--- Exercise data ---

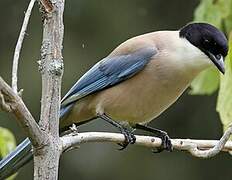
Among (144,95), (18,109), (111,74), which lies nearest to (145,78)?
(144,95)

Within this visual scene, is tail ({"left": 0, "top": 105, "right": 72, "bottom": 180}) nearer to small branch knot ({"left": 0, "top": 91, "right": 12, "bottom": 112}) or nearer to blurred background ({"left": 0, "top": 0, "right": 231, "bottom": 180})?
small branch knot ({"left": 0, "top": 91, "right": 12, "bottom": 112})

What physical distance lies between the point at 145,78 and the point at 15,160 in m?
0.79

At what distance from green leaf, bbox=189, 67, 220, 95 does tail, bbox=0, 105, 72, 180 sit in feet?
2.90

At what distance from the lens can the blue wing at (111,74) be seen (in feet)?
10.7

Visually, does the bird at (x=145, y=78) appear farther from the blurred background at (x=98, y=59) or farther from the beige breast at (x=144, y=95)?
the blurred background at (x=98, y=59)

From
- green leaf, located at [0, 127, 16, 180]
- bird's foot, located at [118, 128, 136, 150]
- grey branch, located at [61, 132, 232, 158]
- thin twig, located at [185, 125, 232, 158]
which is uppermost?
green leaf, located at [0, 127, 16, 180]

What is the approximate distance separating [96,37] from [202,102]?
1.15 metres

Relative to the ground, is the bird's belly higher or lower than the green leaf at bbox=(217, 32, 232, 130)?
higher

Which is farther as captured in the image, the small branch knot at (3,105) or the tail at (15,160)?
the tail at (15,160)

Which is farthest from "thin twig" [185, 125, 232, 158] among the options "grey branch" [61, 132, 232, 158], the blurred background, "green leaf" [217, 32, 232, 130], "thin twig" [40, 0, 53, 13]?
the blurred background

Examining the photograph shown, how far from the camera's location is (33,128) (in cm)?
182

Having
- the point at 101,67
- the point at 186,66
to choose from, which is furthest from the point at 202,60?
the point at 101,67

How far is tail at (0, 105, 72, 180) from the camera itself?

---

#### Instructions for the task:
Would you mind returning each entry above word for word, skipping the images?

#### Worked answer:
Among (144,95), (18,109), (111,74), which lies nearest to (145,78)?
(144,95)

Within this visual scene, is tail ({"left": 0, "top": 105, "right": 72, "bottom": 180}) nearer to small branch knot ({"left": 0, "top": 91, "right": 12, "bottom": 112}) or nearer to blurred background ({"left": 0, "top": 0, "right": 231, "bottom": 180})?
small branch knot ({"left": 0, "top": 91, "right": 12, "bottom": 112})

What physical distance lies between the point at 145,78 and the point at 15,160 in m?
0.79

At what distance from green leaf, bbox=189, 67, 220, 95 does tail, bbox=0, 105, 72, 180 sit in feet?
2.90

At what distance from the lens can the blue wing at (111,74) be seen (in feet)?
10.7

Visually, does the bird at (x=145, y=78) appear farther from the blurred background at (x=98, y=59) or farther from the beige breast at (x=144, y=95)?
the blurred background at (x=98, y=59)

From
- green leaf, located at [0, 127, 16, 180]
- bird's foot, located at [118, 128, 136, 150]
- grey branch, located at [61, 132, 232, 158]
- thin twig, located at [185, 125, 232, 158]
which is uppermost?
green leaf, located at [0, 127, 16, 180]

What is the approximate distance separating [96,37] from [202,102]?
1.15 metres

Relative to the ground, is the bird's belly higher or lower than the green leaf at bbox=(217, 32, 232, 130)?
higher

Which is farther as captured in the image, the small branch knot at (3,105) or the tail at (15,160)?
the tail at (15,160)

Which is farthest from "thin twig" [185, 125, 232, 158] among the options "grey branch" [61, 132, 232, 158], the blurred background, "green leaf" [217, 32, 232, 130], "thin twig" [40, 0, 53, 13]?
the blurred background

Examining the photograph shown, how far from the camera's location is (33,128) (in cm)?
182

Having
- the point at 101,67
- the point at 186,66
to choose from, which is furthest from the point at 202,60?
the point at 101,67

How far is tail at (0, 105, 72, 180) from the camera itself?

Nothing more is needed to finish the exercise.